What to do | Pictures aside, print all of the data below exactly as written.

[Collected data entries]

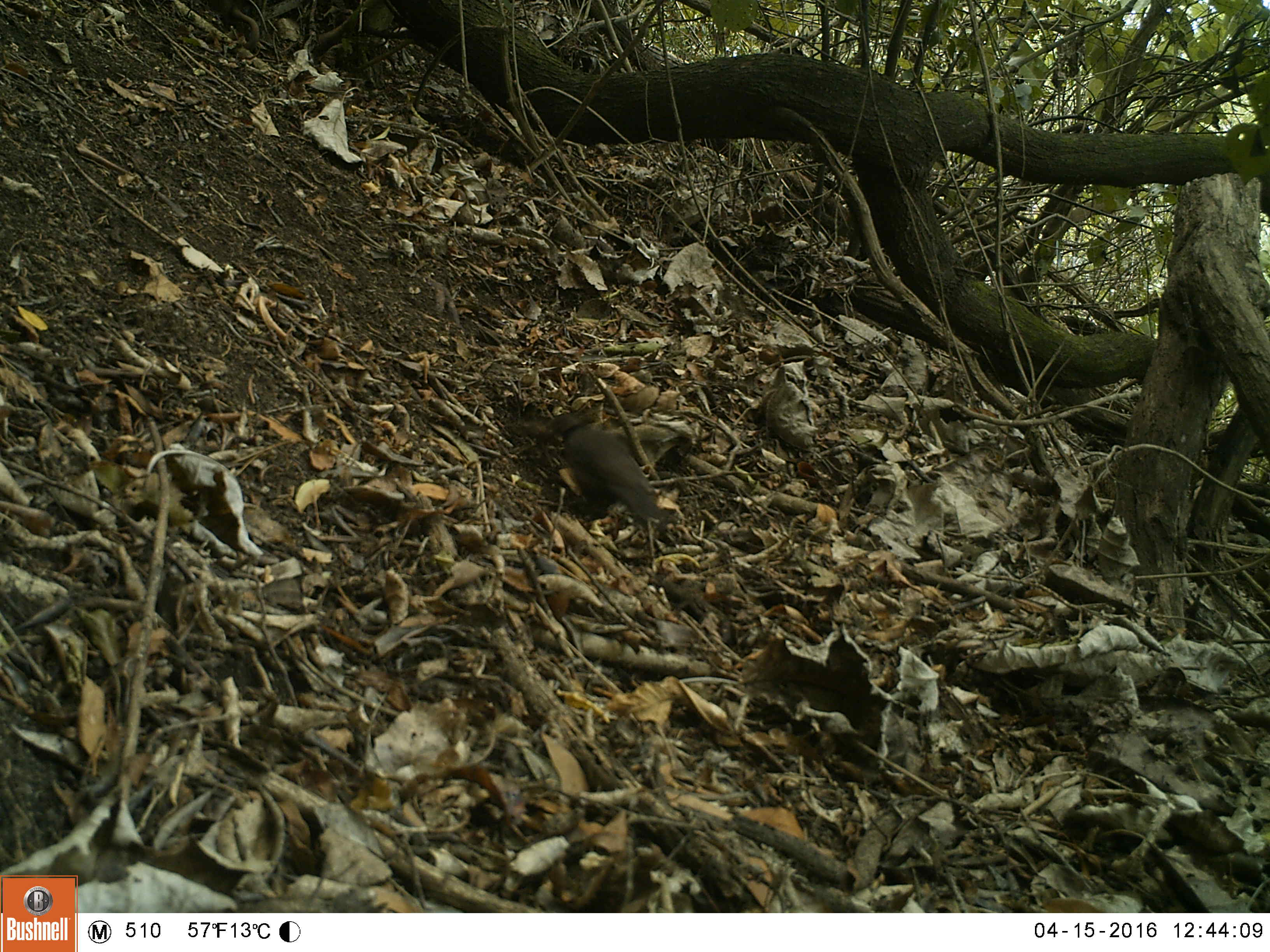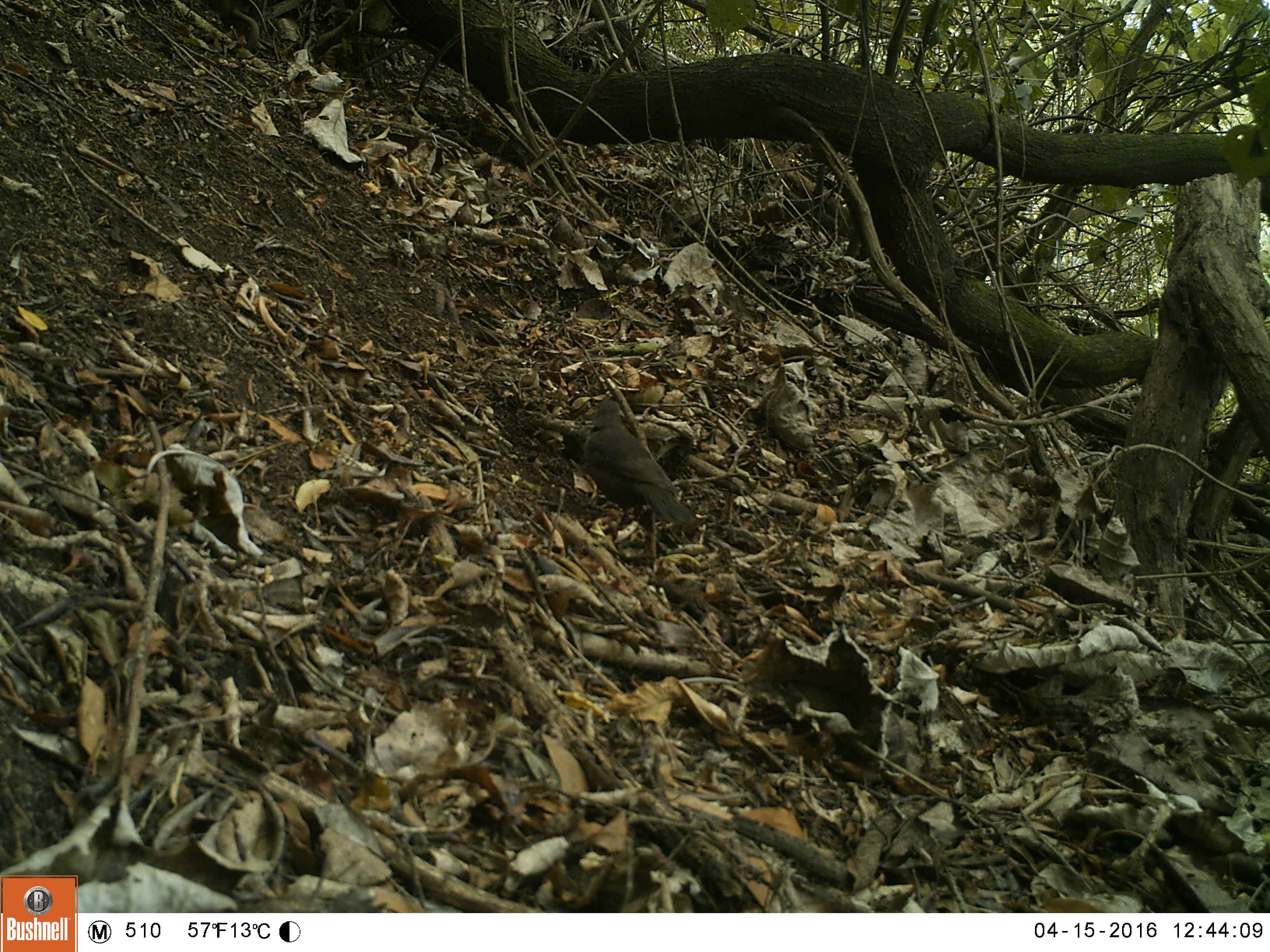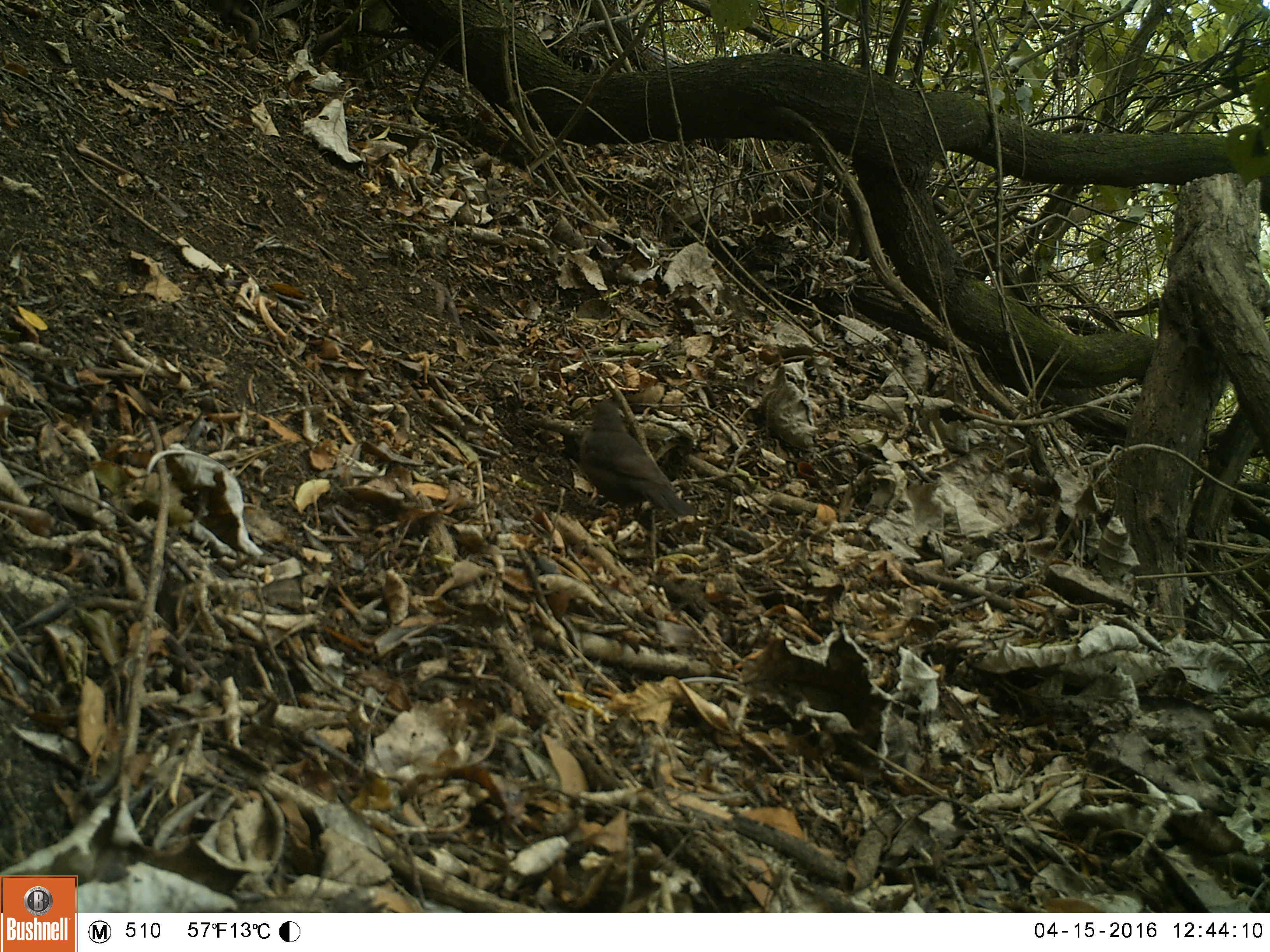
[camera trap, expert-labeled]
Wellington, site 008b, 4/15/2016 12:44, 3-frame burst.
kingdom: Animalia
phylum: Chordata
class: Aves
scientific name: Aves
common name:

Solution to this problem |
[camera trap, expert-labeled]
Wellington, site 008b, 4/15/2016 12:44, 3-frame burst.
kingdom: Animalia
phylum: Chordata
class: Aves
scientific name: Aves
common name:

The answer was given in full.